-- Begin Data shown --

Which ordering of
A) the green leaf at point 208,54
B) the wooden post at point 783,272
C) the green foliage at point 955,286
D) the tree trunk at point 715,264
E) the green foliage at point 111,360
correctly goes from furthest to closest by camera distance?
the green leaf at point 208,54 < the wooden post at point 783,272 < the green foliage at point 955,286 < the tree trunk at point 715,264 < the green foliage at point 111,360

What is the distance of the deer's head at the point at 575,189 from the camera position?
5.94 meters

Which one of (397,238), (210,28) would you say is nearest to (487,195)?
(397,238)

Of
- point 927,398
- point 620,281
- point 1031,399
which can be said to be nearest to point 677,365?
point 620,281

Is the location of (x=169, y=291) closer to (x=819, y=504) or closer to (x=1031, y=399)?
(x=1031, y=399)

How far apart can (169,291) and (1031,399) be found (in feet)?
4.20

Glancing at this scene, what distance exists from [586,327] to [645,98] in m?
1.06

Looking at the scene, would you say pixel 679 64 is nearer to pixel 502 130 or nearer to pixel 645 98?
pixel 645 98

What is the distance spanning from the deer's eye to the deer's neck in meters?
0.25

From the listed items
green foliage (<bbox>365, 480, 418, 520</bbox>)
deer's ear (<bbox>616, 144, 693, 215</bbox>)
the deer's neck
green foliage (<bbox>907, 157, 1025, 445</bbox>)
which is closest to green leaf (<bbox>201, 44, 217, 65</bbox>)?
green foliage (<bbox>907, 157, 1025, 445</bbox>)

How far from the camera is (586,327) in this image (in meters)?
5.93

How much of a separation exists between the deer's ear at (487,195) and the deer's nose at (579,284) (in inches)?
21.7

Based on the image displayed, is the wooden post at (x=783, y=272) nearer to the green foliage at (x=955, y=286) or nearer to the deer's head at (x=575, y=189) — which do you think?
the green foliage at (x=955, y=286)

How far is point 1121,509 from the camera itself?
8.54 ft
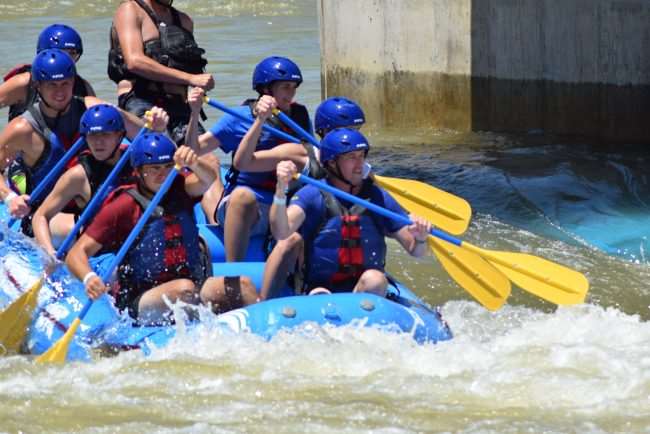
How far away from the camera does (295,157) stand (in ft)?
22.2

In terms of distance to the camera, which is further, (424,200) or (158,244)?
(424,200)

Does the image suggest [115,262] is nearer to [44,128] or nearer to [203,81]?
[44,128]

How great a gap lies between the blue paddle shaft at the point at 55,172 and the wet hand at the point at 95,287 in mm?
1129

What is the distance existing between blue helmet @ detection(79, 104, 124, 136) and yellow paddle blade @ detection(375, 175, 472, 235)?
131 centimetres

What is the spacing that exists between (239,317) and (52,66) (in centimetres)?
176

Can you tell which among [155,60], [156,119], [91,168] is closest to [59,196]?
[91,168]

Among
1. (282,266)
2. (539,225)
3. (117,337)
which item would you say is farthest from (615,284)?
(117,337)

-- End Data shown --

> _Problem to solve_: Reproduce every one of the records above word for word, omitting the pictures.

> _Answer to this task_:
Which ordering of
A) the green leaf at point 208,54
B) the wooden post at point 783,272
C) the green foliage at point 955,286
D) the tree trunk at point 715,264
E) the green foliage at point 111,360
correctly goes from furthest to closest by camera distance?
the green leaf at point 208,54 < the wooden post at point 783,272 < the green foliage at point 955,286 < the tree trunk at point 715,264 < the green foliage at point 111,360

What is the distance of the deer's head at the point at 575,189 from the camera position?
5.94 meters

Which one of (397,238), (210,28) would you say is nearest to (487,195)?
(397,238)

Of
- point 927,398
- point 620,281
- point 1031,399
which can be said to be nearest to point 677,365?
point 620,281

Is the location of (x=169, y=291) closer to (x=819, y=504) or closer to (x=1031, y=399)?
(x=1031, y=399)

How far apart can (169,291) and (1031,399) be found (in feet)?
4.20

Glancing at this scene, what distance exists from [586,327] to [645,98] in m?
1.06

Looking at the scene, would you say pixel 679 64 is nearer to pixel 502 130 or nearer to pixel 645 98?
pixel 645 98

What is the distance spanning from the deer's eye to the deer's neck in meters?
0.25

From the listed items
green foliage (<bbox>365, 480, 418, 520</bbox>)
deer's ear (<bbox>616, 144, 693, 215</bbox>)
the deer's neck
green foliage (<bbox>907, 157, 1025, 445</bbox>)
which is closest to green leaf (<bbox>201, 44, 217, 65</bbox>)?
green foliage (<bbox>907, 157, 1025, 445</bbox>)

How far from the camera is (586,327) in this image (in meters)?
5.93

How much of a separation exists between the deer's ear at (487,195) and the deer's nose at (579,284) (in inches)?
21.7

Based on the image displayed, is the wooden post at (x=783, y=272) nearer to the green foliage at (x=955, y=286) or nearer to the deer's head at (x=575, y=189) — which do you think?
the green foliage at (x=955, y=286)

How far is point 1121,509 from the camera itself?
8.54 ft
How far away from the camera does (295,157) stand (in ft)?
22.2

In terms of distance to the camera, which is further, (424,200) or (158,244)?
(424,200)

Does the image suggest [115,262] is nearer to [44,128] or nearer to [203,81]?
[44,128]

How great a gap lies between the blue paddle shaft at the point at 55,172 and the wet hand at the point at 95,287 in mm?
1129

What is the distance existing between blue helmet @ detection(79, 104, 124, 136) and yellow paddle blade @ detection(375, 175, 472, 235)?
131 centimetres

What is the spacing that exists between (239,317) and (52,66) (in centimetres)?
176

Can you tell which among [155,60], [156,119], [91,168] is closest to [59,196]?
[91,168]

Among
1. (282,266)
2. (539,225)
3. (117,337)
which item would you say is farthest from (615,284)?
(117,337)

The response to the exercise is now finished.